Toni Aubin (née Maria Antoinette Rubio; 22 September 1927 – 10 February 1990) was an American jazz vocalist who sang with big bands in the 1940s.

Career

Aubin is most known as a featured singer with Earle Spencer and His Orchestra, with whom she began performing in 1949. Before that, from about 1946 to about 1947, she toured with the Louis Ohls Orchestra out of Arkadelphia.

In 1947, Aubin, while singing with the Louis Ohls Orchestra, shared a featured billing with Art Pepper, who, at the time, was arranger and saxophonist with the orchestra.

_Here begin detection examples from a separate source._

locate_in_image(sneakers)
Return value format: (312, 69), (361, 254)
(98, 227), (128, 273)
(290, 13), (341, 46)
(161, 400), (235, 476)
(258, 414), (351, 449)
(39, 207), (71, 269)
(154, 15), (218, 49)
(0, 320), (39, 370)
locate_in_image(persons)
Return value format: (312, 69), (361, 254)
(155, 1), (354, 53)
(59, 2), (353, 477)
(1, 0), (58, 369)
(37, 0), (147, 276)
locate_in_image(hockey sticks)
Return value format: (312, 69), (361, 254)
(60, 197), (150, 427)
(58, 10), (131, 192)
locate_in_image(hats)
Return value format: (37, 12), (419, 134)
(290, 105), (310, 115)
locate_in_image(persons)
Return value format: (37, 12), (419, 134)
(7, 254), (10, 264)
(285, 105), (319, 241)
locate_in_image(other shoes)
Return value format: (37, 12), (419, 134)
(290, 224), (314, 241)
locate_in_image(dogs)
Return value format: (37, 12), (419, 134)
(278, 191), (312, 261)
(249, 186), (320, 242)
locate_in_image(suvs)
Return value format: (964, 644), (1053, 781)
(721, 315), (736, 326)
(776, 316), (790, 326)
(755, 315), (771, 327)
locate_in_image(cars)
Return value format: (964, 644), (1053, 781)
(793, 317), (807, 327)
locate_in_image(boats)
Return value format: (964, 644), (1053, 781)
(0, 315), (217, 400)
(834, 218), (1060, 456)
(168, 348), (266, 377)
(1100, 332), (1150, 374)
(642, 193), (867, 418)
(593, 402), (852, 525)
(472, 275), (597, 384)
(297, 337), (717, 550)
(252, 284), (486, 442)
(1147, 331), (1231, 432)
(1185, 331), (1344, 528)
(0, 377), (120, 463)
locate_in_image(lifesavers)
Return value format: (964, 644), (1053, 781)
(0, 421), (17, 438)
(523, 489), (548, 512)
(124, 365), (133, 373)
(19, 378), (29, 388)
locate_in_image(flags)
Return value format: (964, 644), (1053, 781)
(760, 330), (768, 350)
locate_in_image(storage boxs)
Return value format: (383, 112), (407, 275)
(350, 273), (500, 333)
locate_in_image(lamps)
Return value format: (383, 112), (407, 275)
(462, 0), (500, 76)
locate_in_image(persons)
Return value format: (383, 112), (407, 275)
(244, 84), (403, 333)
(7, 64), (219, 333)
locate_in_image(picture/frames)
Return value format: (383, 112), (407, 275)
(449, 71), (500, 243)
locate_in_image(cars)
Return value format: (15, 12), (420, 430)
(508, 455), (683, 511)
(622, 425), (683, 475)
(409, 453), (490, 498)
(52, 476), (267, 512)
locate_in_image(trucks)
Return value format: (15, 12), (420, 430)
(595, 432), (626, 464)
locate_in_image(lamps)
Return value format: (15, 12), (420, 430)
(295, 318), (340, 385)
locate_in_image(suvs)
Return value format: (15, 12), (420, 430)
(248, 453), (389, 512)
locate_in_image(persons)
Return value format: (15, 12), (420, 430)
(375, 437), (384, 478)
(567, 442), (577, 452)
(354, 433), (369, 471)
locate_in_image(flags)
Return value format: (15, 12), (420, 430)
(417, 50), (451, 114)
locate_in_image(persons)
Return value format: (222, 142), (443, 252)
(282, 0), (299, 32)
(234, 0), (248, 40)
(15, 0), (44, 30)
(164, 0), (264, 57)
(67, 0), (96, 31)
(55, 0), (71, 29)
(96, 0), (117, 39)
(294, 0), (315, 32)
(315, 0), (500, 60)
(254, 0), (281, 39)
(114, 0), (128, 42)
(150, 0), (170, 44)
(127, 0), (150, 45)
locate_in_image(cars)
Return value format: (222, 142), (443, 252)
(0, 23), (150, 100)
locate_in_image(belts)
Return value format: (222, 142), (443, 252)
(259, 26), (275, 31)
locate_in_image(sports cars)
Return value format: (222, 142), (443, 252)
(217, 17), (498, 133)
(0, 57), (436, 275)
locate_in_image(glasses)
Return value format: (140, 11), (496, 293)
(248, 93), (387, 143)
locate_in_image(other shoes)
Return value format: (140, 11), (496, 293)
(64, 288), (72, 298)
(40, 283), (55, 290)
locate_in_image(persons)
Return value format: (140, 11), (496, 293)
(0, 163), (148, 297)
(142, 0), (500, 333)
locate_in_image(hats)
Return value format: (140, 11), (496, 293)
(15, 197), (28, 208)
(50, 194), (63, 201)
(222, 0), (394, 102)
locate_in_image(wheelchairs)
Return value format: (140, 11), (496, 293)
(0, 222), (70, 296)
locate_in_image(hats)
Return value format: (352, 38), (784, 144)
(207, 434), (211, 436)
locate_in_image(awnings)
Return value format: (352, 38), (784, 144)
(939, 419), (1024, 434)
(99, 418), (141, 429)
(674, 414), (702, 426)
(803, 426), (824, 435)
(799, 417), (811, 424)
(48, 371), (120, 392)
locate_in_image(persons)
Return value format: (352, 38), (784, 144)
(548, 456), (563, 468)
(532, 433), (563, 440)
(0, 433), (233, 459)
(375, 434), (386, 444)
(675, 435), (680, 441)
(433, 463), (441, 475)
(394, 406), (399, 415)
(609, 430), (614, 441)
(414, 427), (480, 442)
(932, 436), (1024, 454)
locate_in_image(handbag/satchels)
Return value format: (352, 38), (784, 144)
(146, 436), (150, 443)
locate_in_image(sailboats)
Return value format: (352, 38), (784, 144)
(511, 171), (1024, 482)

Aubin had also sang with the Phil Carreon Big Band out of Los Angeles.

Pseudonym

Her stage name is that of the French composer Tony Aubin.

Family

Both of Aubin's parents – Mike Rubio (né Miguel Rubio Peña; 1882–1933) and Frances Espinosa Rubio (1891–1985) – were born in the Andalusia region of southern Spain and immigrated to the United States in 1913. Aubin (Maria Antoinette Rubio) was married from 1947 to 1949 to Howard Ansley Phillips (1929–2010), who played baritone saxophone in the Spencer Orchestra from 1947–49, and then settled in Las Vegas, where he would play for all of the major hotels for the next four plus decades. Ms Aubin (Rubio) gave birth to a girl in 1951, but gave her up for adoption (identity and whereabouts unknown). She also had a son, Ian Charles Phillips (born 30 Sep 1949 Pasadena, California), whom she raised.

In 1954, she married Jack Stanley Lanning (1923–2000), they had 4 more children, 2 sons and 2 daughters. They remained married until her death.